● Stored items
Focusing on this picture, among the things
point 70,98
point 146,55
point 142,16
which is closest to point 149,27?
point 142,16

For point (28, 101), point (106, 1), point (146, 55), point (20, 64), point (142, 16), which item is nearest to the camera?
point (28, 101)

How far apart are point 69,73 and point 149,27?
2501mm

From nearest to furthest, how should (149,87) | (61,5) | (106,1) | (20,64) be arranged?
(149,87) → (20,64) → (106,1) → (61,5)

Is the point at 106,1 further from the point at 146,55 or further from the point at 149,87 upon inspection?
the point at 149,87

● Request
Working from the material above, retype it in its entirety without change.

● Correct answer
Focusing on this picture, among the things
point 70,98
point 146,55
point 142,16
which is closest to point 149,27?
point 142,16

For point (28, 101), point (106, 1), point (146, 55), point (20, 64), point (142, 16), which item is nearest to the camera?
point (28, 101)

How far apart are point 69,73 and point 149,27?
2501mm

From nearest to furthest, how should (149,87) | (61,5) | (106,1) | (20,64) be arranged?
(149,87) → (20,64) → (106,1) → (61,5)

Is the point at 106,1 further from the point at 146,55 or further from the point at 149,87 upon inspection?
the point at 149,87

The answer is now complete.